__引用文__.
また、本発明のカバーテープに用いられる粘着層は、粘着特性を有するものであれば特に限定されないが、ゴム系粘着剤、アクリル系粘着剤、ビニル系粘着剤、ポリエステル系粘着剤、シリコーン系などを用いることができる。ゴム系粘着剤は、例えば、ゴムエラストマー、軟化剤、粘着付与剤を主成分とし、必要に応じて充填剤、老化防止剤を添加したものを用いることができる。アクリル系粘着剤は、アクリル酸ブチル、アクリル酸2−エチルヘキシルなどのアクリル酸エステルを主成分とし、凝集力を調整するため、酢酸ビニル、エチレン−アクリル酸などを共重合させて用いることができる。シリコーン粘着剤は、ゴム状シロキサンと樹脂状シロキサンの重合物を混合したものを主成分としたものを用いることができる。

__与えられた項目__.
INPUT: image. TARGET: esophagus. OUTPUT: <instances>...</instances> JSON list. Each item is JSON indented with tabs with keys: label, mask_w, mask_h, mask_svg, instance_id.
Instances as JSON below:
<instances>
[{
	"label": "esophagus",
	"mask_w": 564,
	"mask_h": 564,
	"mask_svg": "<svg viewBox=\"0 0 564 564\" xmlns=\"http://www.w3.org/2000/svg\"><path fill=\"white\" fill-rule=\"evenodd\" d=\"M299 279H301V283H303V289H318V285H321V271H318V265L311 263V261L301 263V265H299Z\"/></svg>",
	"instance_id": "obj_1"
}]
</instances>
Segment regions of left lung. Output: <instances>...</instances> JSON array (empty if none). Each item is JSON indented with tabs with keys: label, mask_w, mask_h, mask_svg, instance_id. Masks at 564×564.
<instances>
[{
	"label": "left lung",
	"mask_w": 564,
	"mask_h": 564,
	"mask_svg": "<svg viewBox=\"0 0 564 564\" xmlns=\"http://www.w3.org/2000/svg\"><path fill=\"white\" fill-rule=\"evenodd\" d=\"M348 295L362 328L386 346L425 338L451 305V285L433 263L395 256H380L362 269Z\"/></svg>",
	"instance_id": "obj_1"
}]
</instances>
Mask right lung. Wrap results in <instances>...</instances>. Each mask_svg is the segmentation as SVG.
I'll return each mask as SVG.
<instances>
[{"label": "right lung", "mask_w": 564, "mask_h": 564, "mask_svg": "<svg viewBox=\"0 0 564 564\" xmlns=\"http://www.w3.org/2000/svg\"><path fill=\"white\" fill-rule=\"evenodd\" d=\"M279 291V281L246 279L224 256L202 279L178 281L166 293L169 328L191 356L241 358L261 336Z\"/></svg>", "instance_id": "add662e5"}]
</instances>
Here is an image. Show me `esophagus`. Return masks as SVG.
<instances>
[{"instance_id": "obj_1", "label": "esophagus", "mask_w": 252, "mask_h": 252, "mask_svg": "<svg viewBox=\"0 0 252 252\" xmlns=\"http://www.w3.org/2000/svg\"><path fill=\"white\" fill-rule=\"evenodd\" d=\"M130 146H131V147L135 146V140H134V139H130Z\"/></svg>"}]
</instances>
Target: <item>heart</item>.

__課題の目的__.
粘着層についての引用文を、一字も変えずに全文そのまま返してください。 項目は使わず、引用文だけに基づいて取り組んでください。

__解答__.
また、本発明のカバーテープに用いられる粘着層は、粘着特性を有するものであれば特に限定されないが、ゴム系粘着剤、アクリル系粘着剤、ビニル系粘着剤、ポリエステル系粘着剤、シリコーン系などを用いることができる。ゴム系粘着剤は、例えば、ゴムエラストマー、軟化剤、粘着付与剤を主成分とし、必要に応じて充填剤、老化防止剤を添加したものを用いることができる。アクリル系粘着剤は、アクリル酸ブチル、アクリル酸2−エチルヘキシルなどのアクリル酸エステルを主成分とし、凝集力を調整するため、酢酸ビニル、エチレン−アクリル酸などを共重合させて用いることができる。シリコーン粘着剤は、ゴム状シロキサンと樹脂状シロキサンの重合物を混合したものを主成分としたものを用いることができる。